### Problem description:
Reproduce the passage of the B.Protocol integration proposal starting at "- For DeFI: Providing" and ending at "opportunities in DeFi.", word for word.

TL;DR
Integrate B.Protocol v2 with bZx to offer better liquidation ratios, and up to x15 leverage on specific trading pairs in Fulcrum, using 105% maintenance margin.
B.Protocol is a backstop liquidity protocol for DeFi, handling liquidations in scale. B.Protocol v2 is pooling users’ funds that are dedicated towards liquidations, using the B.AMM (Backstop AMM) novel design.
Expected Benefits
- For Users: Have better capital efficiency for using their funds in DeFi. Getting a bigger buffer before being liquidated when using leverage with better liquidation ratios.
- For bZx: Being the first lending platform in DeFi to offer high leverage on non stable coin pairs, earn fees for the protocol, grow TVL and user base.
- For B.Protocol: This would be one of the first Polygon integrations for B.Protocol, entering into new markets.
- For DeFI: Providing a backstop to enable a better liquidation system that can unleash better capital efficiency for DeFi users and more stability for lending and margin trading platforms. Prove again that composability introduces new opportunities in DeFi.
Details
This proposal suggests starting with a pilot experiment over the MATIC/USDC and the MATIC/USDT trading pairs on Fulcrum over Polygon with x15 leverage on long positions, and with margin maintenance of 105% .
From discussions held with the Polygon community we understand there is high interest for long MATIC positions with higher leverage than what the current platforms offer. As USDC and USDT are very liquid assets it will be easier to pool the needed liquidity for a strong user-based backstop.
Users’ funds deposited into B.Protocol v2 will be held in an interest bearing QuickSwap USDC/USDT pool while idle, and will be used for liquidating any unsafe MATIC/USDC or MATIC/USDT position whenever needed. The seized MATIC collateral will be sold back into USDC or USDT and be returned into the QuickSwap pool with any additional profits made during the liquidation and rebalancing process (see the illustrated diagram below for a high-level design of the integration).
Tokenomics
As B.Protocol offers to raise the leverage from x5 to x15, (e.g. improving the maintenance margin from 115% to 105%) it will enable users to have x3 more borrowing power from the platform, that will result in more fees collected for the DAO.

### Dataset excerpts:
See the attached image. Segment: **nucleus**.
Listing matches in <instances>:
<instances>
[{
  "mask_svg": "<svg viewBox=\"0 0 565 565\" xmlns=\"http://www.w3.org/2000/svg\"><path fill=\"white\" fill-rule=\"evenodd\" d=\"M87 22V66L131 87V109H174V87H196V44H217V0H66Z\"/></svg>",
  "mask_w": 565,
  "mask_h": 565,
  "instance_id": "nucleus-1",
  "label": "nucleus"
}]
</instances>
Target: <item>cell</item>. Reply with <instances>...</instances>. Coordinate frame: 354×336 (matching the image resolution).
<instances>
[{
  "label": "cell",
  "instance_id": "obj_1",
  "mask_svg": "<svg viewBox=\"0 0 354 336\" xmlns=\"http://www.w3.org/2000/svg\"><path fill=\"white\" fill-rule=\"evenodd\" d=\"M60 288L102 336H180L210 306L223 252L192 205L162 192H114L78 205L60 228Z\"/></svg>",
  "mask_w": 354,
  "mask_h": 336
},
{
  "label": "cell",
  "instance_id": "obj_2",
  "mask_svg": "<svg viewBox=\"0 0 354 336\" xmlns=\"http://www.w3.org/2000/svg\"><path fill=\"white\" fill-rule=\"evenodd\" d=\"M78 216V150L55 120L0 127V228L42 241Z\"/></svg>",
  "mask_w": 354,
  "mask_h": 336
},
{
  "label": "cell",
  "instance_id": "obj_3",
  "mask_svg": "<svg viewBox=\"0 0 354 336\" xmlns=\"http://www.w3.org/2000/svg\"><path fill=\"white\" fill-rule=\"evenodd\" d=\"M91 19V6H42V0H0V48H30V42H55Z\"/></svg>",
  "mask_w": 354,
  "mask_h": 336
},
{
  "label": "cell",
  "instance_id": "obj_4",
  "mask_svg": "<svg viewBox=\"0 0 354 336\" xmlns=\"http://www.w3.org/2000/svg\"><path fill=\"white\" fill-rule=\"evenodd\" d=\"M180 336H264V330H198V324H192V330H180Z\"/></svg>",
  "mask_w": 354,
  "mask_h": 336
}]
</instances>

### Solution below:
- For DeFI: Providing a backstop to enable a better liquidation system that can unleash better capital efficiency for DeFi users and more stability for lending and margin trading platforms. Prove again that composability introduces new opportunities in DeFi.